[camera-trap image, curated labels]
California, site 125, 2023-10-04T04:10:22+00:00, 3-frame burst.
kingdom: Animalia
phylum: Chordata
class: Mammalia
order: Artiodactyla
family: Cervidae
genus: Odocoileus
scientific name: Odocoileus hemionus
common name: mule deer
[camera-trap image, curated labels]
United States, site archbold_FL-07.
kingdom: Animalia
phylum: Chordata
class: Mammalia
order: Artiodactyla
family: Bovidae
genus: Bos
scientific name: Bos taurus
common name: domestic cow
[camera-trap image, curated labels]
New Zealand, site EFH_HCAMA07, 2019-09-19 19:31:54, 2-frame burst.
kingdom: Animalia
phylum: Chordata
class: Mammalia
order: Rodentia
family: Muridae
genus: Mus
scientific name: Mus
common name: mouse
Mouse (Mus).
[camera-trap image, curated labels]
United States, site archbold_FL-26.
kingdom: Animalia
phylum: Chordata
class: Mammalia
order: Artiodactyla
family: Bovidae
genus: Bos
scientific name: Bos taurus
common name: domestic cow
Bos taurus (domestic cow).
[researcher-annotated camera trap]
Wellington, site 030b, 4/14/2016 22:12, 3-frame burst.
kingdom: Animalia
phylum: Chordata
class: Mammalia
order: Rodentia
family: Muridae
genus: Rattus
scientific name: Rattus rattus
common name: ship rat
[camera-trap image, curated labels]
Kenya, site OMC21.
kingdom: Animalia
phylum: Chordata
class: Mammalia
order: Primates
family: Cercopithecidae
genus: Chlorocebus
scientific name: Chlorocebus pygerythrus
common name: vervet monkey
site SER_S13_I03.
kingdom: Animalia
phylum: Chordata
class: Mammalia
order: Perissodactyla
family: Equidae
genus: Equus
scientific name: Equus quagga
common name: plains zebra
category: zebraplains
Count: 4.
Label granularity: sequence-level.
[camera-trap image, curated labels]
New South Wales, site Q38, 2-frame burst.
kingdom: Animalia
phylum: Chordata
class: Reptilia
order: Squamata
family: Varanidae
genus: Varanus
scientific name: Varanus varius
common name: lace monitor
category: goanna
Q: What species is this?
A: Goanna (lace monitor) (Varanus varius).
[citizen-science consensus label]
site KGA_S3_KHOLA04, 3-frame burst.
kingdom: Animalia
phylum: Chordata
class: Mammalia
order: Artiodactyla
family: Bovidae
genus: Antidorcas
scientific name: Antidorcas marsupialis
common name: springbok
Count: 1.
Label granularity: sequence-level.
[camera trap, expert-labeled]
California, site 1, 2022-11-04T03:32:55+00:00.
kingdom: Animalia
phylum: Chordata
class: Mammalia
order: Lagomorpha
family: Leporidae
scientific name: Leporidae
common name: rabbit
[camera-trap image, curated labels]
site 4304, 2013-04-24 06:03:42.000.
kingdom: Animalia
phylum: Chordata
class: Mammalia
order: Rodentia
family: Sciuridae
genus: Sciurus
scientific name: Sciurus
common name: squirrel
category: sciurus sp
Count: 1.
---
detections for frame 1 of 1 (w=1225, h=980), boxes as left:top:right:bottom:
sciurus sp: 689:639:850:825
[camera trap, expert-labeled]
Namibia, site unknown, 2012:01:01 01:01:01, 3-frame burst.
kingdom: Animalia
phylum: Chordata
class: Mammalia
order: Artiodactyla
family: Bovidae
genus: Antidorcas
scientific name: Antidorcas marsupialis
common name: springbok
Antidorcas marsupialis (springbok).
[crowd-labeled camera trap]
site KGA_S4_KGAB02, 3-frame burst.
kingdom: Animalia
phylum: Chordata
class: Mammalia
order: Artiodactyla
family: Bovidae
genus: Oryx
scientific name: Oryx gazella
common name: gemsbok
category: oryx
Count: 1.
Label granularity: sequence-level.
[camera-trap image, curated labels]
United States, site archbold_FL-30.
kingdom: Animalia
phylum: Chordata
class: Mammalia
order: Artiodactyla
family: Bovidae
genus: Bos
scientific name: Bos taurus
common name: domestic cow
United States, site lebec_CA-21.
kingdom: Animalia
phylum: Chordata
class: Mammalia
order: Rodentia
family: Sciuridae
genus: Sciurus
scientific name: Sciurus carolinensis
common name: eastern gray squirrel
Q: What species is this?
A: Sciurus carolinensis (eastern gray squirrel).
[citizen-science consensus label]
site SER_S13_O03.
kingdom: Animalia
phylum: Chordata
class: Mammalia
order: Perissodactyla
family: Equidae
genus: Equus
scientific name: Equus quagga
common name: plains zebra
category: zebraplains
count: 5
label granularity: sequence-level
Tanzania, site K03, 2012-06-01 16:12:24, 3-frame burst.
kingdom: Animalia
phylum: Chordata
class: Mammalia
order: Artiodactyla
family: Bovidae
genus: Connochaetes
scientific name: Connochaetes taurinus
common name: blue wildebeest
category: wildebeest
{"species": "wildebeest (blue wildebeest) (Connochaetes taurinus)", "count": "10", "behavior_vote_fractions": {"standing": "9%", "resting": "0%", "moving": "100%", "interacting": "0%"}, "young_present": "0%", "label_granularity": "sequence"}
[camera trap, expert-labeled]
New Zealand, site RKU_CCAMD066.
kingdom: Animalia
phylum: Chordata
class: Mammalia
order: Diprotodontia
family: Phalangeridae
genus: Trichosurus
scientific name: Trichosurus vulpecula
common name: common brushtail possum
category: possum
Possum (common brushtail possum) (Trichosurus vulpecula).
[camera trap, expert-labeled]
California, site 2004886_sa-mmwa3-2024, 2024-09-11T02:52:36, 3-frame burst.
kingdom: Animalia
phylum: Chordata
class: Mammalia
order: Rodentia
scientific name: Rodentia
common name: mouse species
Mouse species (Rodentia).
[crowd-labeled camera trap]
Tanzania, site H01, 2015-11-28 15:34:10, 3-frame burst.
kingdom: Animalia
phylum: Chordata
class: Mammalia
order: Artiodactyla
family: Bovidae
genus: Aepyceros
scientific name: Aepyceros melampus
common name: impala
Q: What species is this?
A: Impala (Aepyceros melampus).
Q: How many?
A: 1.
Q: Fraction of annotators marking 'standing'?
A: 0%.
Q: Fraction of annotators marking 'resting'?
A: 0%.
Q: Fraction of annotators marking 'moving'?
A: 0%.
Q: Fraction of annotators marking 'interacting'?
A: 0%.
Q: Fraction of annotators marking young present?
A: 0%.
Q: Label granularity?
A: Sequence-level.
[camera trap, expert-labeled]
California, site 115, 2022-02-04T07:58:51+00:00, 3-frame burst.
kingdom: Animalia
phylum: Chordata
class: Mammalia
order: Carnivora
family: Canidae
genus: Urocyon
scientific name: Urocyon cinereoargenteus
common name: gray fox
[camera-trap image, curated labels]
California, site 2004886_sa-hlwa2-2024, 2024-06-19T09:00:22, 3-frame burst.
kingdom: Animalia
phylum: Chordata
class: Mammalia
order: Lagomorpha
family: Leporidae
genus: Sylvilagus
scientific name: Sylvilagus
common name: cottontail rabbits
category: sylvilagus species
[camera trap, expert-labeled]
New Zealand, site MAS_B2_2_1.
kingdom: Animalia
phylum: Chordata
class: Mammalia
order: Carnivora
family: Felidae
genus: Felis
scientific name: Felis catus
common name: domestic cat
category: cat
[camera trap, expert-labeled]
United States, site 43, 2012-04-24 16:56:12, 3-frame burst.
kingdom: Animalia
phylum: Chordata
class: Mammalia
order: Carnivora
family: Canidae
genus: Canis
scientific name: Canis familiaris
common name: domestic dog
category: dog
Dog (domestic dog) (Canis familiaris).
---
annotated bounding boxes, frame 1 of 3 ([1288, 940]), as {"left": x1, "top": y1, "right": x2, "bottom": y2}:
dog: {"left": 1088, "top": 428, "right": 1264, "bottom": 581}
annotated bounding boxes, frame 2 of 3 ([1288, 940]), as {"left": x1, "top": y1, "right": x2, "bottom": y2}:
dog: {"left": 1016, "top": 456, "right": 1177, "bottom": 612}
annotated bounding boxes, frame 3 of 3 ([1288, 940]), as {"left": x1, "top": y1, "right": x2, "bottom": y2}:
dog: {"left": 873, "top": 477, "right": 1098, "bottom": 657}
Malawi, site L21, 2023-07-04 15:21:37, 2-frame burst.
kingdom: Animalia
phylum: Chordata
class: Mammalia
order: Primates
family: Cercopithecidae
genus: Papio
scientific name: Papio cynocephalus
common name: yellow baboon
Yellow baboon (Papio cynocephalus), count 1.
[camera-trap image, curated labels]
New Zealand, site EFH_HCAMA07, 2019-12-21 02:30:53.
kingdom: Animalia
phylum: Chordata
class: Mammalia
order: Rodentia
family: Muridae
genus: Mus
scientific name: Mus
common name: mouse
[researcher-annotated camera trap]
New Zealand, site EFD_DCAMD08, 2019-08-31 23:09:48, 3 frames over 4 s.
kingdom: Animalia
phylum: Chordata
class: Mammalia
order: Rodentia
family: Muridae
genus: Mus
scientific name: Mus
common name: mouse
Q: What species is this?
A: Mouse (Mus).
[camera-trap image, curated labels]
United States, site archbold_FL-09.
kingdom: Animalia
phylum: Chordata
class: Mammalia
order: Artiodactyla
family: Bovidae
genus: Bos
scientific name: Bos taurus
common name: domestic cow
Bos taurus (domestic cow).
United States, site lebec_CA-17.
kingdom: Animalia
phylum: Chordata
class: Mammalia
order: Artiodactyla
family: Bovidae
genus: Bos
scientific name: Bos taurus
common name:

______

Please copy out each line in the entries that mentions the string "annotators".

Q: Fraction of annotators marking 'standing'?
Q: Fraction of annotators marking 'resting'?
Q: Fraction of annotators marking 'moving'?
Q: Fraction of annotators marking 'interacting'?
Q: Fraction of annotators marking young present?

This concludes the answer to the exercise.